Issue preclusion prevents a second litigation of the same issue between the same parties, even when raised in a different claim or cause of action. Three elements are required for issue preclusion: (1) a prior judgment on the merits that determined the parties' rights and liabilities on the issue based upon ultimate facts as disclosed by the pleadings and judgment; (2) the same parties or parties in privity; and (3) the issue litigated *590 must have been determined and necessary to support the judgment. Venters v. Sellers, 293 Kan. 87, 98, 261 P.3d 538 (2011). Again, we hold that all three elements are satisfied in this case. The same parties are involved, there was a prior judgment on the merits, and the determination that the airplanes qualified for exemption was necessary to the judgment.
But even though the elements of claim and issue preclusion are technically satisfied, the County argues that neither doctrine should be applied here because: (1) claim preclusion does not apply to all administrative actions; (2) the original exemption orders were based upon a mistaken understanding of the law; (3) promissory estoppel does not apply to government tax matters; and (4) Kansas tax policies require that counties have authority to rectify tax errors. And while some of these principles are true under different circumstances, none of these exceptions apply in this case, predominately because the County is attempting to relitigate tax determinations for the same tax years. Each argument is addressed below.
The County argues the preclusion doctrines should not apply because ordinarily not all administrative agency decisions are subject to them, such as actions taken in an administrative or legislative capacity, citing Warburton v. Warkentin, 185 Kan. 468, 345 P.2d 992 (1959) ("The doctrine of res judicata does not ordinarily apply to decisions of administrative tribunals."). The County contends that the doctrine of res judicata "is not an iron legal mandate that must be applied regardless of the underlying circumstances." But this argument attempts to mask the nature of the proceedings at issue with this aircraft, and in doing so underscores the fatal flaw in the County's position.
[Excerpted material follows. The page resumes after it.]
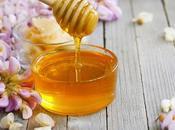 Sciroppo base Gemme Pino miele Acacia contro catarro asma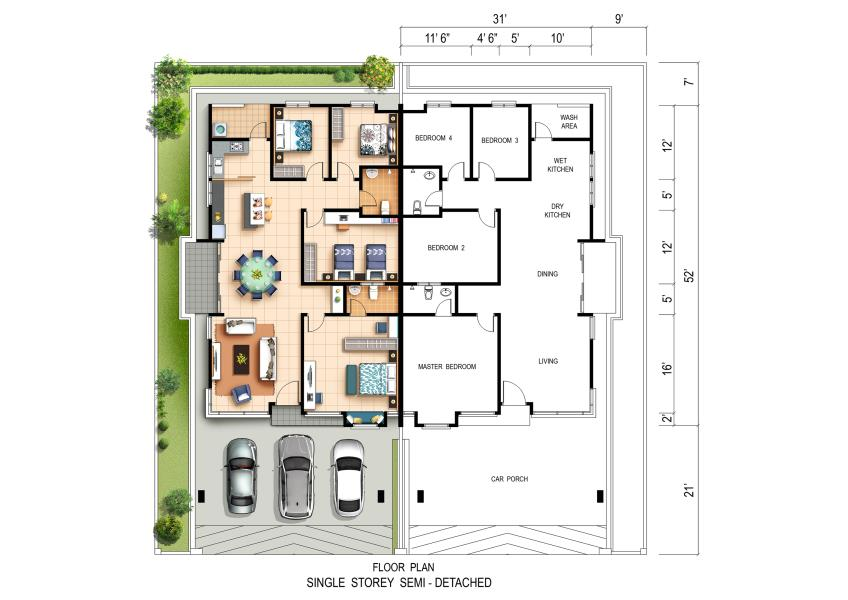 New semi detached house for sale at scarlet 1 storey semi for Single detached house floor plan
This court has held that the doctrine of res judicata applies to administrative determinations "``when the first administrative proceeding provides the procedural protections similar to court proceedings when an agency is acting in a judicial capacity.'" Winston, 274 Kan. at 413, 49 P.3d 1274 (citing Parker v. Kansas Neurological Institute, 13 Kan. App. 2d 685, 686, 778 P.2d 390, rev. denied 245 Kan. 785 [1989]). And there is no doubt in this case that BOTA was acting in a judicial capacity when it approved the tax exemptions for these aircraft. See Brown v. U.S.D. No. 333, 261 Kan. 134, 155-56, 928 P.2d 57 (1996) (judicial function requires notice and a hearing, involves the application of legal criteria to specific facts, or carries with it any of the "normal trappings" of a judicial inquiry, such as the presentation of evidence or the presence of counsel).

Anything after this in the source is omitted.